Let's Tech Communicate

May 2018

Let's tech communicate

In this month’s issue of Let’s Tech Communicate, Katie decided to shake things up a little bit and share some of the webinars she has been listening to. Unfortunately, she got a bit carried away and filled the whole thing with them… oh well! As the great members of Monty Python say…

And now for something completely different…

Sometimes, I just plain get bored listening to the radio while I am working. At those times, I like to listen to webinars. Yes, I know that sounds nerdy. I am slowly working through the TechCommNZ webinar archive – and very much enjoyed tuning in to Shelly’s Māori Cultural Competency for technical communicators. If you didn’t get a chance to hear it, check out the review in this issue of TechCommWire.

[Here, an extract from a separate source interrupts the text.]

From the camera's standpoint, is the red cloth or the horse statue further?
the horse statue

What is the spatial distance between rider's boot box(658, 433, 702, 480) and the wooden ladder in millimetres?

I also receive a great many webinars from the Content Wrangler Community. You might remember the Content Wrangler, Scott Abel, from Collaborate 2017 . If you have an hour to fill, or like me you’ve grown bored of listening to the same top ten songs, why not listen to one of their free, one-hour webinars? All webinars are recorded, so you don’t need to work out which side of the dateline the presenters are speaking from – just click and play at your convenience. They are American, so occasionally you’ll have to ignore the cliché “brought to you by…” advertising spiel in the first few minutes. But otherwise, job’s a good’un.

Here are just a few I’ve listened to recently:

Office 365 As A Content Services Hub? Seriously!

I have heard many a technical writer bemoan the sad reality of having to work only with Microsoft Office. You may find it hard to believe, but if you have Office 365 in your organization, you have the perfect solution for delivering the right information to the right people, at the right time, in the right format and language – and on the device of their choosing. Find out why!

Documentation Leadership: Dealing with People Issues in Technical Documentation

Documentation leaders are knee-deep in technical communications issues, but rarely get help on the people side of the fence. If that sounds familiar, you’re not alone. Effectively managing technical writers and smart documentation teams requires leaders equipped to tackle an increasing variety of “people issues.” We’re here to help .

You might find that Collaborating for accessibility and Māori Cultural Competency for technical communicators, from the TechCommNZ archive, complement this one rather nicely.

Empower Your Team to Write with One Voice While Still Sounding Like Themselves

The trouble with companies is they're full of people, and people insist on having separate personalities and distinct voices. So, it's no wonder that issues of consistency and tone of voice creep into our conversations when we take an honest look at our content. Learn how to build a brand voice, and empower your content creators to succeed, without sacrificing the individuality of your team members.

If you enjoyed TechCommNZ’s Five levers for improving the performance of business writers, you’ll like this one.

Tracking and Controlling Technical Documentation Projects

Ten years ago, The Content Wrangler published details about a survey that found most documentation managers don’t use metrics as a performance measure. Has that changed? Have documentation managers stuck to their old, metric-less ways, or have they all become “quants” in 10 years’ time? Discover the connection between measurement and process design and learn valuable lessons that should help you avoid getting lost in the weeds of data- and cost-tracking .

Publishing DITA Content to a Chatbot

If you’re a technical writer, you’ve heard about DITA. If you haven’t, DITA stands for Darwin Information Typing Architecture. It is an XML-based, end-to-end architecture for authoring, producing, and delivering technical information. In Plain English: DITA is a way of writing and storing your content so you can manage it like an asset.

Grant’s last Let’s Tech Communicate awoke my interest in chatbots – and they’re a hot topic in tech comms right now. While chatbots still have a long way to go to be self-sufficient, if you build them on a base of structured content – like DITA – they can be a helpful content delivery tool. Check out Publishing DITA Content to a Chatbot.

While you’re here, have a look at Repurposing DITA Content for Microsoft Office Users as well. It’s a useful discussion, particularly if you’re working with teams who don’t have access to—or knowledge of—XML editing tools.

And since the creative writer in me enjoys the circularity, allow me to end on another gratuitous Monty Python reference…

Stop that! It’s very silly!

The end

Katie Haggath

Student Outreach Coordinator and Media and Communications Coordinator for TechCommNZ.